M. Gustave Denis : ... L’article
2 porte qu’à partir du 1er janvier qui suivra la promulgation de
la loi, le budget des cultes sera supprimé ; c’est bien là
du moins le sens de la périphrase qui suit l’indication de la date
du 1er janvier.
Qu’entendez-vous par « le 1er janvier
qui suivra la promulgation de la loi » ? je crois que, dans votre
esprit, c’est certainement le 1er janvier 1906 et, en fait, ce sera le
1er janvier 1906. Nous sommes, en effet, au 21 novembre et, évidemment,
si l’on nous fait voter l’urgence sur une loi dont l’importance motiverait
certainement deux délibérations (Très bien ! très
bien ! sur divers bancs), si l’on nous fait siéger tous les
jours au grand détriment du bon travail du Sénat ... (Nouvelle
approbation sur les mêmes bancs.) ... c’est évidemment
pour que la loi soit votée au mois de décembre, promulguée
immédiatement après son vote, et par conséquent, mise
en application le 1er janvier 1906.
Après le vote de l’article 2, nous
passerons aux articles suivants, et je rencontre tout d’abord l’article
5 qui contient dans son second paragraphe les dispositions suivantes :
« Les attributions de biens ne pourront
être faites par les établissements ecclésiastiques
qu'un mois après la promulgation du règlement d'administration
publique prévu à l'article 43 . »
« Elles ne pourront être faites
qu’un mois après », cela veut dire qu’elles pourront souvent
être faites plus d’un mois après. Et si je me rapporte à
l’article 43, dans lequel je vois que le conseil d’État, qui sera
chargé d’élaborer un règlement d’administration publique,
aura trois mois pour faire un règlement. Ainsi, d’une part, trois
mois pour l’élaboration et la confection du règlement d’administration
publique et un mois au moins, peut-être deux, trois ou d’avantage,
pour transmettre aux associations cultuelles, les biens qui leur seront
dévolus en vertu de l’article 4. Cela fait donc, messieurs, un minimum
de quatre mois, c’est-à-dire dans la plupart des cas une période
de cinq, six ou huit mois et peut-être d’avantage, pendant
laquelle les associations cultuelles ne pourront être constituées.
(Très
bien ! très bien ! à droite.)
Je demande à la commission de vouloir
bien me dire, par l’organe de son rapporteur, comment on pourvoira, pendant
cette période de transition, au service des cultes. Je ne vois,
pour moi, qu’un seul moyen d’y pourvoir, c’est de maintenir le budget des
cultes pendant un temps suffisant pour que les associations cultuelles
aient pu, aux termes de la loi nouvelle, se constituer (Nouvelle approbation
au centre et à droite) et entrer en possession des biens qui
leur serviront à entretenir le culte.
...
Messieurs, je pose la question à la
commission. Si la réponse nous donne satisfaction, je retirerai
mon amendement ; mais si, au contraire, elle n’est pas satisfaisante, je
demanderai au sénat de le voter. (Très bien ! très
bien ! sur divers bancs.)
...
M. le ministre des cultes
: Messieurs, l’amendement ... a pour but d’éviter l’interruption
du culte au lendemain de la séparation. Or, les dispositions du
projet sont précisément combinées de façon
que cette éventualité ne se produise pas.
...
(Amendement repoussé par 174 voix contre 104)

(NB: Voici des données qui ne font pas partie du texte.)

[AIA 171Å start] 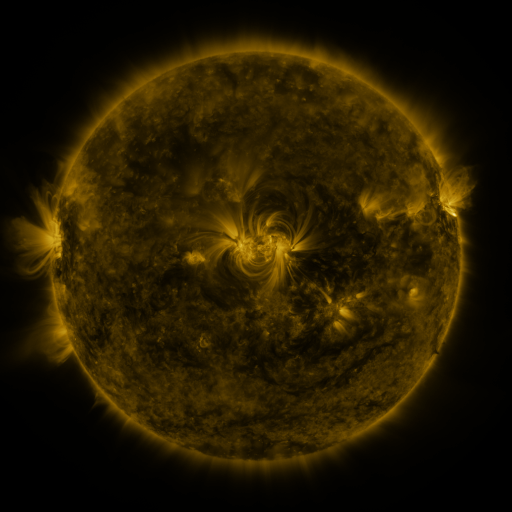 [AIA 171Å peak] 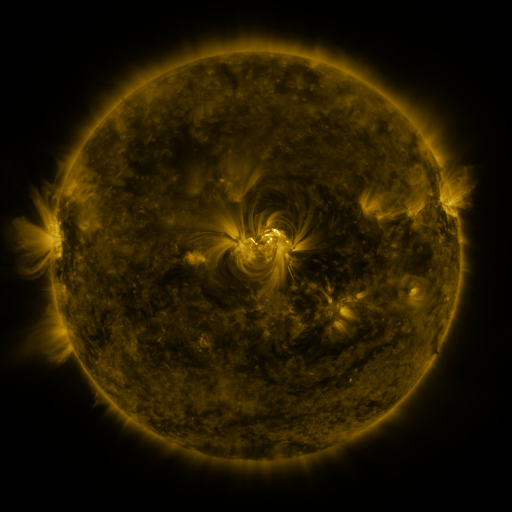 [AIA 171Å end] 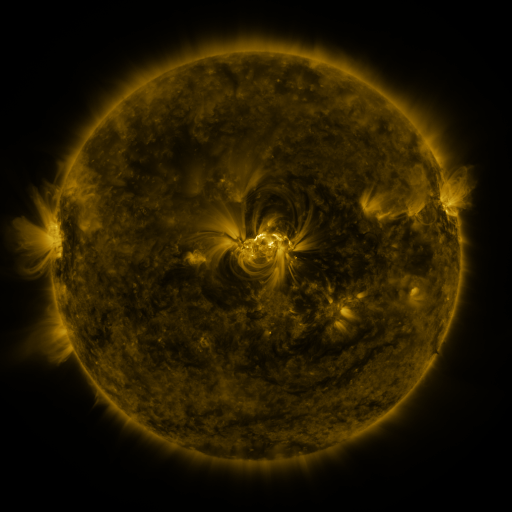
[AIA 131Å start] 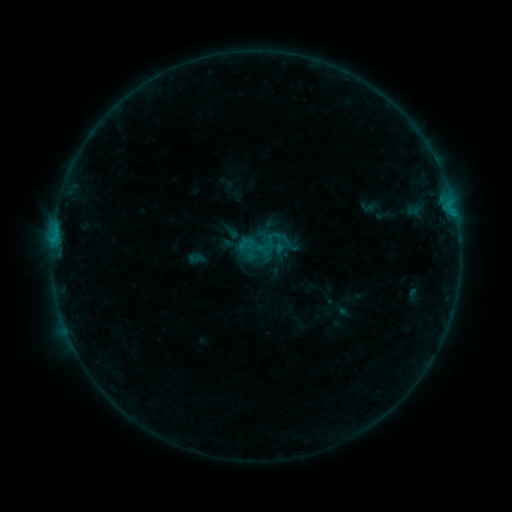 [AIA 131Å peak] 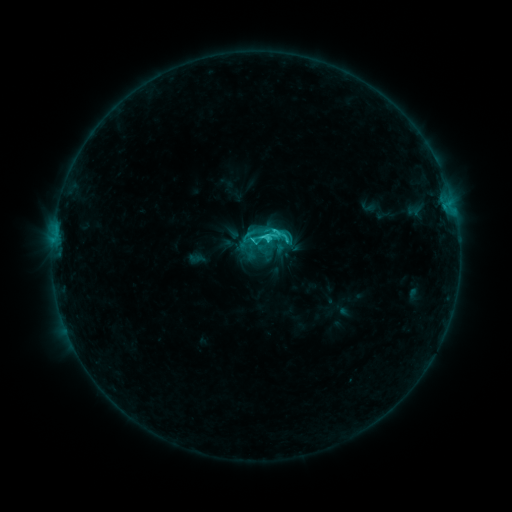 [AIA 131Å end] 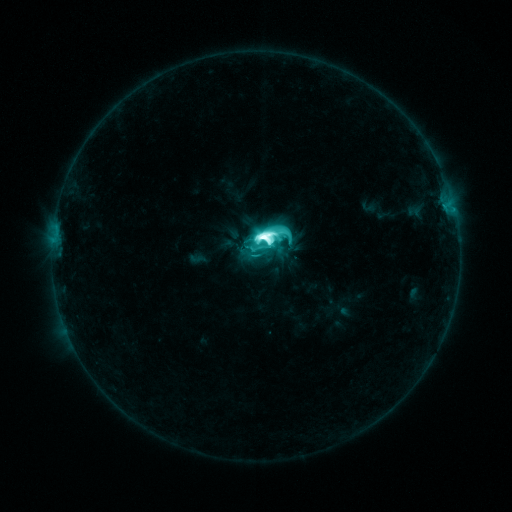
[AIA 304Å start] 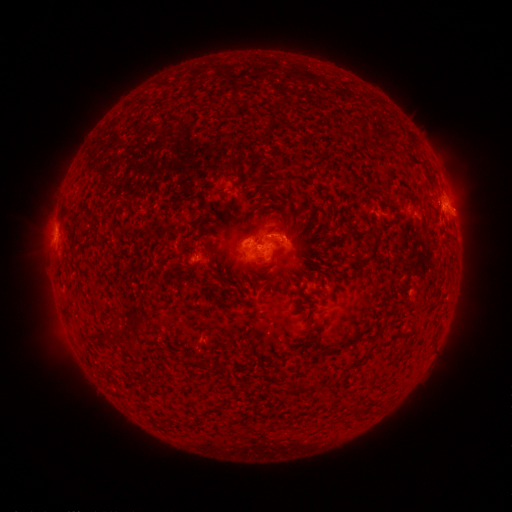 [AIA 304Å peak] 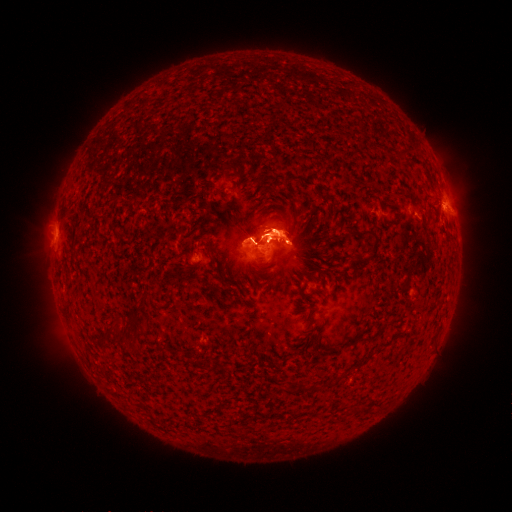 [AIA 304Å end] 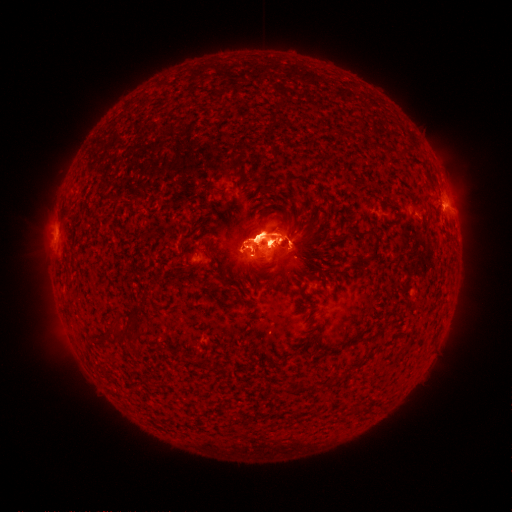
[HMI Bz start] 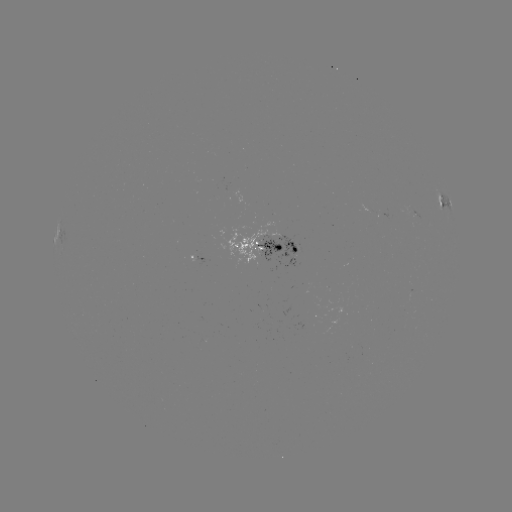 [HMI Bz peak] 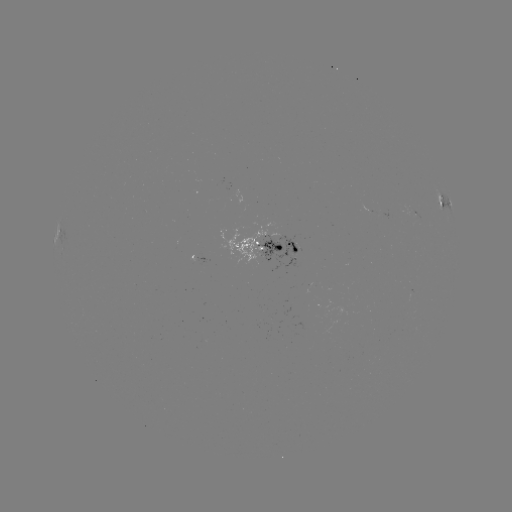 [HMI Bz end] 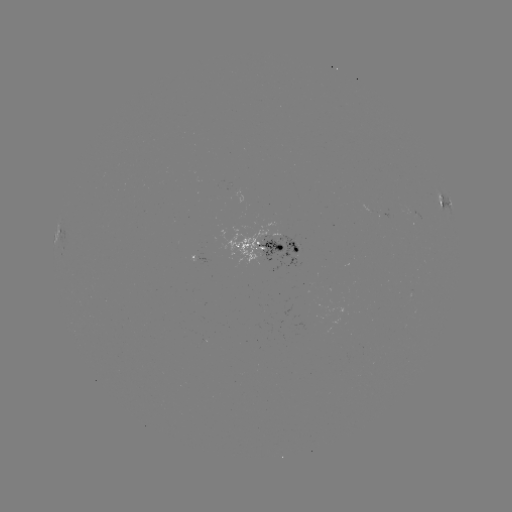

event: eruption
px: (277, 229)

M. le président : Je consulte le sénat sur cette
phrase :
« En conséquence, à partir
du 1er janvier qui suivra la promulgation de la présente loi, seront
supprimées des budgets de l'État, des départements
et des communes, toutes dépenses relatives à l'exercice des
cultes. »
( Cette phrase, mise aux voix, est adoptée.)
( Un amendement visant à supprimer tout le 1er paragraphe
de l’article 2 - accusé de
faire l’apologie de l’athéisme -est repoussé
par l’adoption de ce paragraphe par 178 voix contre 82)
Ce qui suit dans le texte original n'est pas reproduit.